Laura Elena Rivera Manzanares
El Heraldo

Aunque las pruebas rápidas para detectar anticuerpos están en el mercado a un precio económico, comparado con la PCR, no es recomendable que los ciudadanos recurran a ella para confirmar o no ser portador del virus COVID-19, pues éstas permiten sólo la interpretación de cómo se encuentran los antitoxinas, comentó el director de Regulación Sanitaria del ISSEA, Octavio Jiménez Macías.
Recordó que la Comisión Federal para la Protección contra Riesgos Sanitarios (Cofepris), estuvo regulando todas las pruebas, sin embargo fue a partir de junio o julio que las liberó y poco a poco permitió que éstas fueran aplicadas, la situación es que esto también genera un riesgo, como que cualquier persona las pueda adquirir, pero obviamente también las apliquen sin control.
LO BUENO CUESTA. Por lo que respecta a la PCR es complicado que cualquiera la realice, toda vez que para ello se necesita tener el equipo, aparatos y personal especializado, por eso es costosa; pero el descontrol puede darse en las pruebas rápidas que ya proliferan y es donde la ciudadanía debe tener cuidado y no confiarse, pues “hemos detectado pruebas en establecimientos que no son de atención médica, como tiendas de abarrotes, misceláneas, boneterías y hasta en papelerías. En estos lugares hemos hecho lo conducente”.
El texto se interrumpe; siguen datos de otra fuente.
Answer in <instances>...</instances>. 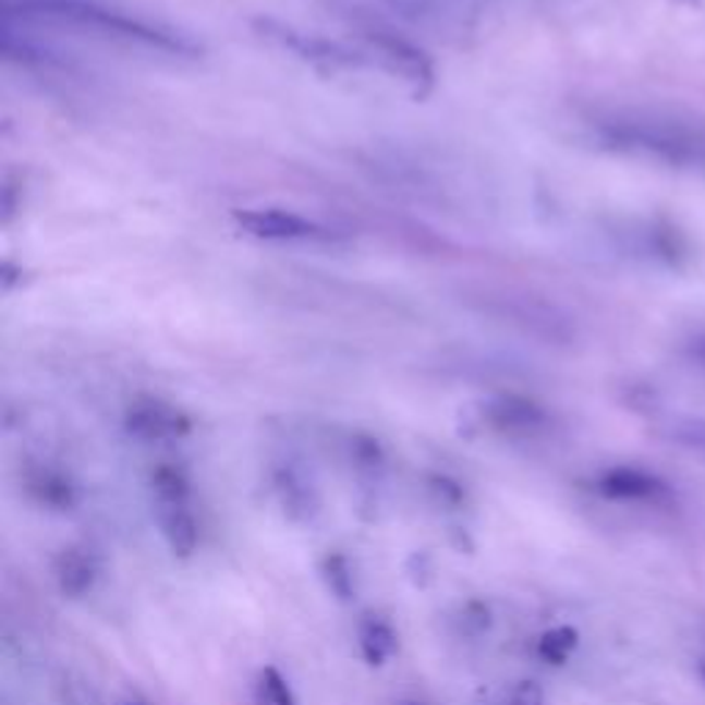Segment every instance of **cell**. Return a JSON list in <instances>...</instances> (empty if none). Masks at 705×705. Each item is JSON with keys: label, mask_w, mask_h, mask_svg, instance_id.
<instances>
[{"label": "cell", "mask_w": 705, "mask_h": 705, "mask_svg": "<svg viewBox=\"0 0 705 705\" xmlns=\"http://www.w3.org/2000/svg\"><path fill=\"white\" fill-rule=\"evenodd\" d=\"M155 521L174 557L187 560L198 546V524L187 508V483L177 469H158L153 477Z\"/></svg>", "instance_id": "6da1fadb"}, {"label": "cell", "mask_w": 705, "mask_h": 705, "mask_svg": "<svg viewBox=\"0 0 705 705\" xmlns=\"http://www.w3.org/2000/svg\"><path fill=\"white\" fill-rule=\"evenodd\" d=\"M595 490L612 501H659L670 494L659 477L640 469H612L595 483Z\"/></svg>", "instance_id": "7a4b0ae2"}, {"label": "cell", "mask_w": 705, "mask_h": 705, "mask_svg": "<svg viewBox=\"0 0 705 705\" xmlns=\"http://www.w3.org/2000/svg\"><path fill=\"white\" fill-rule=\"evenodd\" d=\"M56 584L66 598H81V595L92 593L97 584L99 566L92 548L86 546H70L56 557Z\"/></svg>", "instance_id": "3957f363"}, {"label": "cell", "mask_w": 705, "mask_h": 705, "mask_svg": "<svg viewBox=\"0 0 705 705\" xmlns=\"http://www.w3.org/2000/svg\"><path fill=\"white\" fill-rule=\"evenodd\" d=\"M397 631L380 615H364L358 623V651L369 667H384L397 653Z\"/></svg>", "instance_id": "277c9868"}, {"label": "cell", "mask_w": 705, "mask_h": 705, "mask_svg": "<svg viewBox=\"0 0 705 705\" xmlns=\"http://www.w3.org/2000/svg\"><path fill=\"white\" fill-rule=\"evenodd\" d=\"M28 494L50 510H72L77 501L75 485L56 472H36L28 477Z\"/></svg>", "instance_id": "5b68a950"}, {"label": "cell", "mask_w": 705, "mask_h": 705, "mask_svg": "<svg viewBox=\"0 0 705 705\" xmlns=\"http://www.w3.org/2000/svg\"><path fill=\"white\" fill-rule=\"evenodd\" d=\"M320 573H323V582H326L328 593H331L333 598H339L342 604H348V600L356 598V579H353V566H350V560L344 557V554H339V551L328 554L320 566Z\"/></svg>", "instance_id": "8992f818"}, {"label": "cell", "mask_w": 705, "mask_h": 705, "mask_svg": "<svg viewBox=\"0 0 705 705\" xmlns=\"http://www.w3.org/2000/svg\"><path fill=\"white\" fill-rule=\"evenodd\" d=\"M576 647L579 631L573 629V625H557V629H548L546 634L537 640V656H540L546 665L562 667L568 665V659H571Z\"/></svg>", "instance_id": "52a82bcc"}, {"label": "cell", "mask_w": 705, "mask_h": 705, "mask_svg": "<svg viewBox=\"0 0 705 705\" xmlns=\"http://www.w3.org/2000/svg\"><path fill=\"white\" fill-rule=\"evenodd\" d=\"M130 430L141 438H166V436H180L185 430L182 420H177L174 414L160 409H144L138 414L130 416Z\"/></svg>", "instance_id": "ba28073f"}, {"label": "cell", "mask_w": 705, "mask_h": 705, "mask_svg": "<svg viewBox=\"0 0 705 705\" xmlns=\"http://www.w3.org/2000/svg\"><path fill=\"white\" fill-rule=\"evenodd\" d=\"M259 703L263 705H297L290 683L276 667H265L259 672Z\"/></svg>", "instance_id": "9c48e42d"}, {"label": "cell", "mask_w": 705, "mask_h": 705, "mask_svg": "<svg viewBox=\"0 0 705 705\" xmlns=\"http://www.w3.org/2000/svg\"><path fill=\"white\" fill-rule=\"evenodd\" d=\"M461 623H463V631H466L469 636H479L488 631L490 625V609L485 607L483 600H469L466 607H463V615H461Z\"/></svg>", "instance_id": "30bf717a"}, {"label": "cell", "mask_w": 705, "mask_h": 705, "mask_svg": "<svg viewBox=\"0 0 705 705\" xmlns=\"http://www.w3.org/2000/svg\"><path fill=\"white\" fill-rule=\"evenodd\" d=\"M510 705H543V689L535 681H521L510 697Z\"/></svg>", "instance_id": "8fae6325"}, {"label": "cell", "mask_w": 705, "mask_h": 705, "mask_svg": "<svg viewBox=\"0 0 705 705\" xmlns=\"http://www.w3.org/2000/svg\"><path fill=\"white\" fill-rule=\"evenodd\" d=\"M433 488H436V494L443 496V499H447L449 505H458V501H461V488H458L455 483H447V479H436V485H433Z\"/></svg>", "instance_id": "7c38bea8"}, {"label": "cell", "mask_w": 705, "mask_h": 705, "mask_svg": "<svg viewBox=\"0 0 705 705\" xmlns=\"http://www.w3.org/2000/svg\"><path fill=\"white\" fill-rule=\"evenodd\" d=\"M400 705H427V703H420V700H402Z\"/></svg>", "instance_id": "4fadbf2b"}, {"label": "cell", "mask_w": 705, "mask_h": 705, "mask_svg": "<svg viewBox=\"0 0 705 705\" xmlns=\"http://www.w3.org/2000/svg\"><path fill=\"white\" fill-rule=\"evenodd\" d=\"M700 676H703V683H705V661H703V665H700Z\"/></svg>", "instance_id": "5bb4252c"}, {"label": "cell", "mask_w": 705, "mask_h": 705, "mask_svg": "<svg viewBox=\"0 0 705 705\" xmlns=\"http://www.w3.org/2000/svg\"><path fill=\"white\" fill-rule=\"evenodd\" d=\"M130 705H138V703H130Z\"/></svg>", "instance_id": "9a60e30c"}]
</instances>
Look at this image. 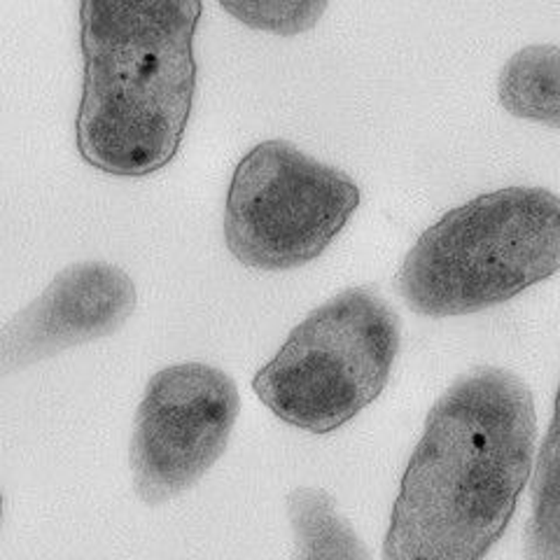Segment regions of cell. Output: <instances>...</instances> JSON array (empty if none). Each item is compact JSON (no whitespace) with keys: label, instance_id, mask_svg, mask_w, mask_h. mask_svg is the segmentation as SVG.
<instances>
[{"label":"cell","instance_id":"obj_6","mask_svg":"<svg viewBox=\"0 0 560 560\" xmlns=\"http://www.w3.org/2000/svg\"><path fill=\"white\" fill-rule=\"evenodd\" d=\"M238 411L234 378L213 364L183 362L156 372L131 434L136 495L162 504L195 486L226 451Z\"/></svg>","mask_w":560,"mask_h":560},{"label":"cell","instance_id":"obj_1","mask_svg":"<svg viewBox=\"0 0 560 560\" xmlns=\"http://www.w3.org/2000/svg\"><path fill=\"white\" fill-rule=\"evenodd\" d=\"M537 442L528 385L477 366L434 401L411 453L383 560H483L510 525Z\"/></svg>","mask_w":560,"mask_h":560},{"label":"cell","instance_id":"obj_9","mask_svg":"<svg viewBox=\"0 0 560 560\" xmlns=\"http://www.w3.org/2000/svg\"><path fill=\"white\" fill-rule=\"evenodd\" d=\"M294 560H372L364 541L320 488H296L288 495Z\"/></svg>","mask_w":560,"mask_h":560},{"label":"cell","instance_id":"obj_8","mask_svg":"<svg viewBox=\"0 0 560 560\" xmlns=\"http://www.w3.org/2000/svg\"><path fill=\"white\" fill-rule=\"evenodd\" d=\"M560 49L530 45L504 63L498 80L502 108L518 117L560 127Z\"/></svg>","mask_w":560,"mask_h":560},{"label":"cell","instance_id":"obj_2","mask_svg":"<svg viewBox=\"0 0 560 560\" xmlns=\"http://www.w3.org/2000/svg\"><path fill=\"white\" fill-rule=\"evenodd\" d=\"M201 12V0H80L75 143L86 164L143 178L173 162L197 94Z\"/></svg>","mask_w":560,"mask_h":560},{"label":"cell","instance_id":"obj_7","mask_svg":"<svg viewBox=\"0 0 560 560\" xmlns=\"http://www.w3.org/2000/svg\"><path fill=\"white\" fill-rule=\"evenodd\" d=\"M127 271L105 261H78L0 327V376L59 355L68 348L110 337L136 308Z\"/></svg>","mask_w":560,"mask_h":560},{"label":"cell","instance_id":"obj_3","mask_svg":"<svg viewBox=\"0 0 560 560\" xmlns=\"http://www.w3.org/2000/svg\"><path fill=\"white\" fill-rule=\"evenodd\" d=\"M560 267V199L504 187L436 220L411 245L399 292L411 311L451 318L514 300Z\"/></svg>","mask_w":560,"mask_h":560},{"label":"cell","instance_id":"obj_4","mask_svg":"<svg viewBox=\"0 0 560 560\" xmlns=\"http://www.w3.org/2000/svg\"><path fill=\"white\" fill-rule=\"evenodd\" d=\"M399 343L397 311L370 288H350L290 331L253 390L288 425L329 434L383 393Z\"/></svg>","mask_w":560,"mask_h":560},{"label":"cell","instance_id":"obj_12","mask_svg":"<svg viewBox=\"0 0 560 560\" xmlns=\"http://www.w3.org/2000/svg\"><path fill=\"white\" fill-rule=\"evenodd\" d=\"M0 518H3V495H0Z\"/></svg>","mask_w":560,"mask_h":560},{"label":"cell","instance_id":"obj_10","mask_svg":"<svg viewBox=\"0 0 560 560\" xmlns=\"http://www.w3.org/2000/svg\"><path fill=\"white\" fill-rule=\"evenodd\" d=\"M558 440L556 420L547 434V442L539 451V465L535 477L533 518L525 539V558L528 560H558V486H556Z\"/></svg>","mask_w":560,"mask_h":560},{"label":"cell","instance_id":"obj_11","mask_svg":"<svg viewBox=\"0 0 560 560\" xmlns=\"http://www.w3.org/2000/svg\"><path fill=\"white\" fill-rule=\"evenodd\" d=\"M243 26L292 38L318 26L329 0H218Z\"/></svg>","mask_w":560,"mask_h":560},{"label":"cell","instance_id":"obj_5","mask_svg":"<svg viewBox=\"0 0 560 560\" xmlns=\"http://www.w3.org/2000/svg\"><path fill=\"white\" fill-rule=\"evenodd\" d=\"M360 206L348 173L290 140H265L238 162L224 206V241L241 265L288 271L320 257Z\"/></svg>","mask_w":560,"mask_h":560}]
</instances>
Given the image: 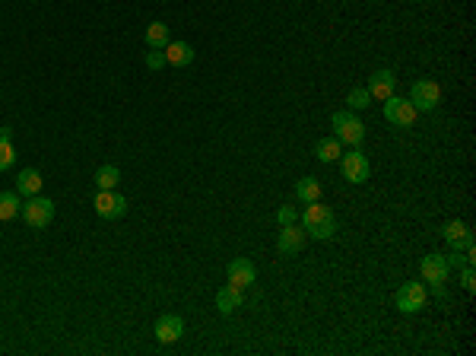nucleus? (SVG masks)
Instances as JSON below:
<instances>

NO CUALQUIERA. En el caso de las que ahora son promovidas a bajo costo en algunas farmacias y consultorios médicos, se ha insistido en que se recurra a quien pueda dar una mejor interpretación de cómo se encuentran los anticuerpos, “de preferencia que sea un profesionista en el área médica con conocimientos en la materia, pues el hecho de que se dé un resultado negativo a anticuerpos bajos, no quiere decir que tenga el virus presente o se encuentre enfermo, es donde se puede generar la confusión a quien quiere saber si tiene o no COVID”. Sucede, explicó, que se podría tener un resultado “de memoria”, es decir, que se pueda decir si tuvo o no el virus o si tuvo contacto reciente.

“Es importante que la lectura la haga una persona que las sepa interpretar para que no se dé un mal mensaje. Pero insistir que las pruebas rápidas no se recomiendan mucho porque todo depende de la interpretación que se le dé al resultado, lo que puede generar confusión…”
Octavio Jiménez Macías. Regulación Sanitaria del ISSEA.